Problem to work on: Extract every line of the data below that contains the string "between". Matching is case-sensitive.

Material for the task:
--

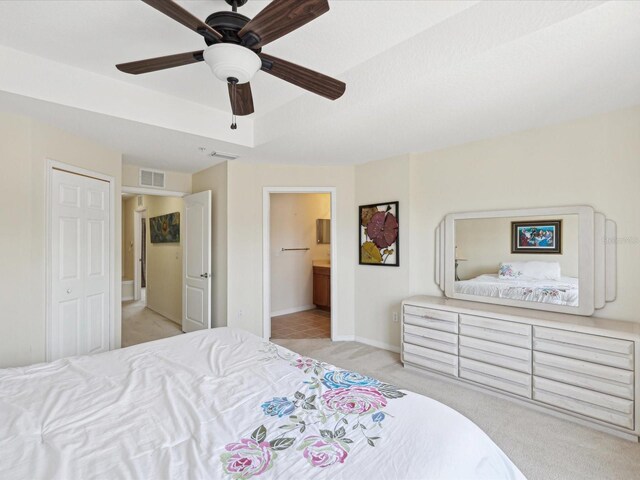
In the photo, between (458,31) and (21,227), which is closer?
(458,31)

--

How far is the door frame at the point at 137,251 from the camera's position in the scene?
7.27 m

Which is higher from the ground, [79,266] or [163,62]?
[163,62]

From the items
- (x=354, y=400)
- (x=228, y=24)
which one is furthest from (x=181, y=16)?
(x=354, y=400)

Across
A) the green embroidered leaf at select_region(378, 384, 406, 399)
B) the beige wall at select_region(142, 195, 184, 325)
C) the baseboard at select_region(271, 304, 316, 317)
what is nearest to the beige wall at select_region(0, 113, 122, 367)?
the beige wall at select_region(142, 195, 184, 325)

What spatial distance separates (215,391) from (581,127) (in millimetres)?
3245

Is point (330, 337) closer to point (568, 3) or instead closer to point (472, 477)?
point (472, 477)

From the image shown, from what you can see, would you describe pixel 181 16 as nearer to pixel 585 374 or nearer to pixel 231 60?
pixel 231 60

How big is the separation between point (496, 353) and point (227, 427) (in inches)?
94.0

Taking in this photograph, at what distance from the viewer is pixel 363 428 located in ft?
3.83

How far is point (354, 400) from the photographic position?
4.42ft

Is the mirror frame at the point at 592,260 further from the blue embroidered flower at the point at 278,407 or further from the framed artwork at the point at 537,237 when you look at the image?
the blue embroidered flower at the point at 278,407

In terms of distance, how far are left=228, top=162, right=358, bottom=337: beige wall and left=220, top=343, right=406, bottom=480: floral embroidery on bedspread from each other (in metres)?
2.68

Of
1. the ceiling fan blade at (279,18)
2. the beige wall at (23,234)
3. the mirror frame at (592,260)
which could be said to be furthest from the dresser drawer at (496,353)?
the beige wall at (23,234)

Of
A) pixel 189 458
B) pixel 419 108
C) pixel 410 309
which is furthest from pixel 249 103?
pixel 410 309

--

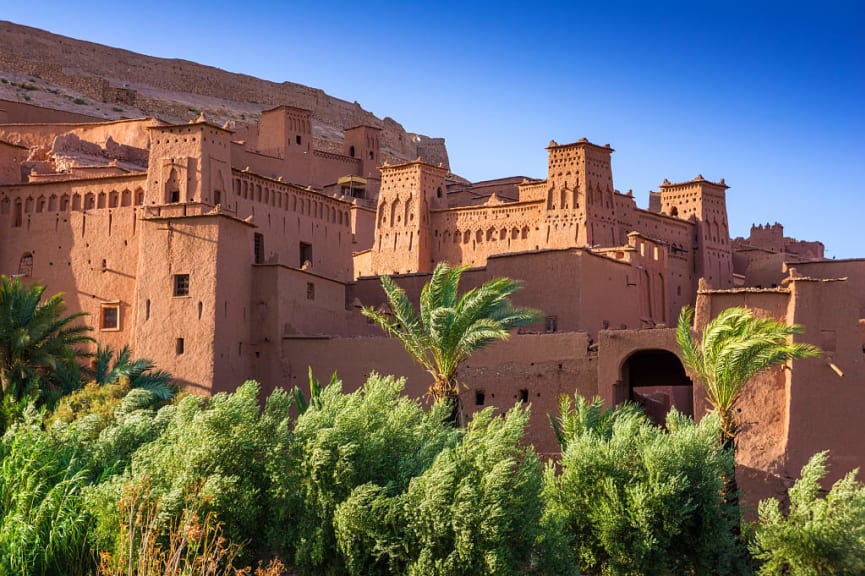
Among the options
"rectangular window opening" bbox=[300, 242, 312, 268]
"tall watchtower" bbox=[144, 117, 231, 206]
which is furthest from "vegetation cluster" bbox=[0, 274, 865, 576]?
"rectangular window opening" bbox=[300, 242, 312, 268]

--

Task answer:
In the photo, between (458,31) and (21,227), which is closer?
How big is the separation between point (496, 353) and point (227, 427) (in inches)?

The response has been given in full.